→ **Consegna 1**:
Aggiorna una parte del testo fornito: riscrivila da "Le organizzazioni criminali" fino a "ogni minima disattenzione." compreso, mettendo "vertice aziendale" al posto di "top management".
→ **Consegna 2**:
Rispondi in base al testo fornito:
(a) Quali tre attività vengono definite fondamentali?
(b) Quale ruolo ricopre Andrea Lambiase in Axitea?
(c) Come che cosa opera Axitea?

→ **Testo fornito**:
####

Le organizzazioni criminali hanno una targhettizzazione per mercati omogenei. Gli attacchi sono sempre più insistenti e mirati. Ci vogliono risposte rapide con processi testati che coinvolgano anche il top management. Verificare, analizzare e monitorare sono tre attività fondamentali, sia nell’on-prem, sia nell’ambito di progetti di migrazione al cloud. Poi ci vuole un’abbondante dose di coerenza nella gestione dei processi interni e di competenze per le verifiche delle configurazioni, perché il cloud apre l’azienda in tutti i sensi e gli attaccanti sono sempre pronti a sfruttare ogni minima disattenzione.
Andrea Lambiase, Chief Digital & Innovation Group di Axitea
Axitea opera come Global Security Provider integrando servizi di vigilanza con tecnologie innovative e sistemi di protezione fisica e cyber all’interno di un mercato in forte trasformazione per la convergenza tra informatica, telecomunicazioni, controlli, automazione e Internet of Things. Grazie a conoscenze, competenze ed esperienze sviluppate nel tempo in ambito vigilanza, sicurezza e privacy, Axitea è in grado di offrire una vasta gamma di servizi, che vanno dalle attività di presidio del territorio e di gestione proattiva degli allarmi e degli interventi, allo sviluppo di competenze specialistiche nella progettazione, realizzazione, integrazione, manutenzione e gestione di piattaforme e soluzioni tecnologiche dedicate alla sicurezza fisica, al controllo accessi, alla videosorveglianza, al monitoraggio satellitare e alla protezione di infrastrutture ICT.

####

→ **Estratto dati**:
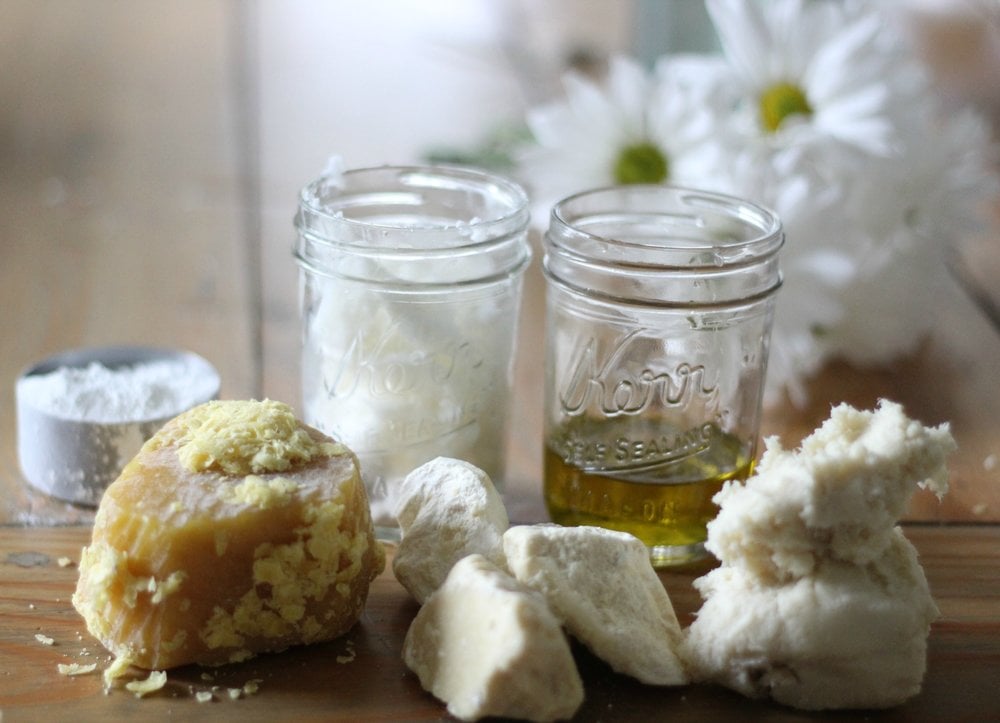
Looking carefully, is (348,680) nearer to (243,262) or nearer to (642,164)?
(642,164)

####

→ **Risposta completa 1**:
Le organizzazioni criminali hanno una targhettizzazione per mercati omogenei. Gli attacchi sono sempre più insistenti e mirati. Ci vogliono risposte rapide con processi testati che coinvolgano anche il vertice aziendale. Verificare, analizzare e monitorare sono tre attività fondamentali, sia nell’on-prem, sia nell’ambito di progetti di migrazione al cloud. Poi ci vuole un’abbondante dose di coerenza nella gestione dei processi interni e di competenze per le verifiche delle configurazioni, perché il cloud apre l’azienda in tutti i sensi e gli attaccanti sono sempre pronti a sfruttare ogni minima disattenzione.

→ **Risposta completa 2**:
(a) Verificare, analizzare e monitorare.
(b) Chief Digital & Innovation Group.
(c) Come Global Security Provider.